Similar disparities are reported by Treasury in the rate at which servicers offer alternative workouts to homeowners rejected or bounced out of HAMP. If servicers were doing the triage between inevitable and preventable foreclosures properly, there would not be such huge variances from one servicer to another, even accounting for differences in the underlying loans and borrowers.
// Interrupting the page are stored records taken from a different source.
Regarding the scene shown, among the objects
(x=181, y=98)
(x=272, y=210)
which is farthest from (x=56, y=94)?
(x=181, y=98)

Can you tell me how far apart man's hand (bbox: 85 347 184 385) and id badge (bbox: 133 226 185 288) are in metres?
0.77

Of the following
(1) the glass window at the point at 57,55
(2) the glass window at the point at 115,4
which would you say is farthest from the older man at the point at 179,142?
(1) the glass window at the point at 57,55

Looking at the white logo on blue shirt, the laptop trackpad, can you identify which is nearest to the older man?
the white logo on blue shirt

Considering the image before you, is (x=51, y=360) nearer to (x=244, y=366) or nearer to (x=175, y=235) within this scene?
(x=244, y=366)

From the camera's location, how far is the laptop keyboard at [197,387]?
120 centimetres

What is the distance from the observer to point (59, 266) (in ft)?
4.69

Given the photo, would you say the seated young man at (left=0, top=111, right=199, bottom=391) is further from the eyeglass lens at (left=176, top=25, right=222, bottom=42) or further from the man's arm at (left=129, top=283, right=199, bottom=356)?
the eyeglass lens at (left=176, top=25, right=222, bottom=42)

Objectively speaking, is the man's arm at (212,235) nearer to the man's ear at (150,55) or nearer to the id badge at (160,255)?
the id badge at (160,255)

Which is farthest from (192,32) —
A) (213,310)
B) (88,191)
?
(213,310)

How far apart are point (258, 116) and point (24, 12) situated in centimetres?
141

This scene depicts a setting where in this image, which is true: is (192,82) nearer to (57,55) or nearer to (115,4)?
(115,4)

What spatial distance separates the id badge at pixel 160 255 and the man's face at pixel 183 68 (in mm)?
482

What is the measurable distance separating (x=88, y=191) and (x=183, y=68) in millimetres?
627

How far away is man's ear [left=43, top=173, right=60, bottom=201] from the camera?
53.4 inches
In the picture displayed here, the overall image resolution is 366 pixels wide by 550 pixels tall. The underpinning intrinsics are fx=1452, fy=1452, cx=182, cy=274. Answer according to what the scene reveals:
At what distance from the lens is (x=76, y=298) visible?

The most compelling evidence of erroneous foreclosures comes from early reports on court-based foreclosure mediation programs. These programs vary in their success at getting homeowners to show up, but the best programs are able to turn up more than half of all foreclosure defendants at meetings or telephone conferences. Programs in Connecticut, New York, Philadelphia, and my own state of Indiana consistently report that they are able to prevent 50% or more of foreclosures for homeowners who show up. In other words, when servicers and their lawyers are compelled to focus on a case, and cannot foreclose without fully considering alternatives, they are able to find alternatives in as many as half of the cases that would otherwise have gone to foreclosure. This necessarily means that in counties and states without mediation programs, or with lower response rates (which vary based on the form of mediation notice and the opt-in or opt-out design), preventable foreclosures are happening in large numbers.